Donna emphasized God’s order and the sinfulness of humanity. Therefore, providing babies with a structured environment including scheduled feeding, napping, and playing would corral their sinful natures. The baby was not the center of the universe. Instead the baby was a part (albeit an important part) of a community, so the baby’s needs didn’t trump the needs of the mother, the marriage or the rest of the family. And because Donna eventually had 6 kids, her emphasis on order may have been a necessary survival skill!
Kathy stressed God’s unconditional love and omnipresence. Believing that children’s relationships with God are fundamentally shaped by their relationships with their parents, she practiced her own version of Dr. Sear’s attachment parenting—on-demand feeding, baby-wearing, and co-sleeping. When I invited her to speak to graduate students about parenting, she wore her youngest daughter in a sling the whole talk!
And then there was Nancy, who didn’t talk about her theology of parenting, but about the practicalities of parenting. Her advice at my baby shower? “With our first child, we wanted equality of child-rearing so we both woke up to feed, diaper and care for the kid every night. And we were both exhausted all the time. By child #3, we decided to divide and conquer!”
When I got pregnant I asked a friend with a 10 month old, “Do I go with Donna, Kathy or Nancy?”
“Oh Nancy all the way,” said my friend who hadn’t slept in 10 months, “Do what works.”
Yet always the idealist, I wanted my theology to guide my parenting. But which aspects of God’s character should I emphasize?
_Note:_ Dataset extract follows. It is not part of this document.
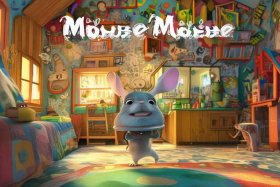 mouse moves house绘本；mouse moves house绘本翻译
As someone who’s never been particularly orderly, Donna’s parenting style was out—I just wasn’t capable. I liked Kathy’s priority of God’s unconditional love, my education inclined me towards attachment theories of parenting, and if it would lead to my kid securely experiencing God’s love, why not?
But when our daughter was born, just keeping this tiny creature alive whupped my butt. We moved cities 2 ½ months later. Our daughter didn’t sleep more than 1½ hours for the first 8 months of her life. I tried to work while my husband went to grad school and we had no money for childcare.
More sobering, when our daughter entered her terrible twos, my anger and control issues came out. No matter how I wanted to mirror God’s goodness to my child, instead, too often, she received impatience and ill temper instead.
So my theology of parenting changed. God indeed is good—unconditionally loving, omnipresent, and ever-forgiving.
But I’m not God.
As my 3 (now teenage) kids are too happy to point out regularly, I’m imperfect. So here are the great theological treatises that get proclaimed in our house:
- God loves you. I love you. But I’m out of energy and need space.
- God wants you to ask him for everything you need and honors the persistent widow. I’m not God. STOP ASKING/WHINING/PESTERING!
- God has the capacity to listen to you forever. I don’t.
Frankly, my clearest acts of practical theology are when I apologize and ask my children for forgiveness.
We’re resigned that our kids will need therapy to work out all the ways we’ve messed them up. But I’m OK with that because I’m trusting that God’s love, mercy and healing can cover all the ways we fail.
And that’s good theology for parents.
What is your theology of parenting?
What aspects of God have shaped how you raise your kids?